Ireneusz Zmora dla SportoweFakty.pl: Na miejscu rywala zrobilibyśmy to samo

W finale Enea Ekstraligi Stal Gorzów ma na razie 5 punktów więcej od rywala z Tarnowa. Zaliczka ta może jednak stopnieć do "oczka". Prezes lubuskiego klubu czeka ze spokojem na decyzję władz ligi.

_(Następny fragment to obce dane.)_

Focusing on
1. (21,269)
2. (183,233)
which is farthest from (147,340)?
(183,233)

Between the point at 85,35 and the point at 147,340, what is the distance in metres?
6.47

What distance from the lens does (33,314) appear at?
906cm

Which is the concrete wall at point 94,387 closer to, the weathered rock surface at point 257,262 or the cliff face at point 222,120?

W pierwszym finałowym meczu Enea Ekstraligi Stal Gorzów pokonała 47:42 Azoty Tauron Tarnów. W ostatnim wyścigu spotkania Niels Kristian Iversen atakując Leona Madsena przekroczył jednak dwoma kołami białą linię oddzielającą tor od boiska. Wojciech Grodzki, sędzia zawodów nie dopatrzył się - po wnikliwej analizie zapisu z kamer TVP Sport - złamania regulaminu przez Duńczyka. Zatwierdził wynik biegu na 5:1 dla Stali i gospodarze mogli się cieszyć, że przed rewanżem w Tarnowie mają pięć punktów przewagi.

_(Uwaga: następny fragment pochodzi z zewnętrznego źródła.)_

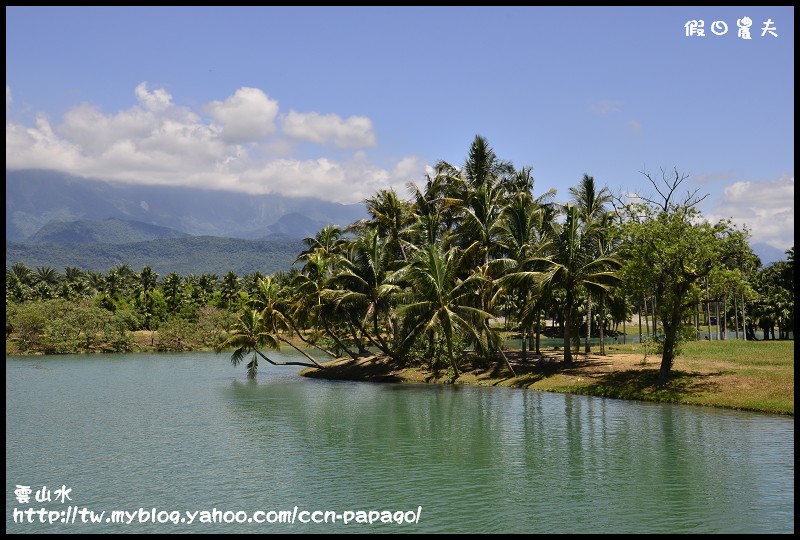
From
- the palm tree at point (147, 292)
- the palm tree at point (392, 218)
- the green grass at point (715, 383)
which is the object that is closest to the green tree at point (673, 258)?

Goście nie chcą pogodzić się z decyzją arbitra i zamierzają złożyć odwołanie, w którym domagać się będą wykluczenia "Puka" i zweryfikowania wyniku wyścigu na 3:3, a zawodów na 45:44. Ireneusz Maciej Zmora, prezes gorzowskiej Stali zachowuje spokój. - Czas pokaże jak potoczy się sprawa. Na razie to tylko fakty medialne. Broń Boże niczego nie chcę sugerować, ale w photoshopie można dziś zrobić cuda. Trzeba poczekać na decyzję Speedway Ekstraligi, która będzie rozpatrywać odwołanie klubu z Tarnowa. Rywale mają prawo złożyć protest i myślę, że my w ich sytuacji zrobilibyśmy to samo. Uważam jednak, że decyzje sędziego są ostateczne. Arbiter ma prawo do błędu. W piłce nożnej na całym świecie decyzje sędziego często wypaczają wyniki spotkań. Uznawane są bramki, które padły po metrowym spalonym, albo nie uznawane, te zdobyte prawidłowo. I nikt nie zmienia rezultatów spotkań - przekonuje szef gorzowskich żużlowców w rozmowie z portalem SportoweFakty.pl

Zdaniem Ireneusza Zmory po pierwszym finałowym spotkaniu więcej szans na wygranie rozgrywek ekstraligi mają Azoty Tauron. - Na razie mamy pięć punktów przewagi, a to bardzo mało. Liczyłem, że u siebie wygramy różnicą 8 punktów. W Tarnowie czeka nas bardzo trudne zadanie, ale na pewno do końca będziemy walczyć o upragniony złoty medal. Wszyscy seniorzy muszą jednak pojechać na bardzo wysokim poziomie bowiem juniorzy po kontuzji Bartka Zmarzlika nie są naszą mocną stroną. Chciałbym bardzo podziękować naszym wspaniałym kibicom za to, że byli z nami do końca i znakomicie dopingowali zespół. Żużlowcom dziękuję, że pokazali w tym sezonie wielki charakter - zakończył Ireneusz Zmora.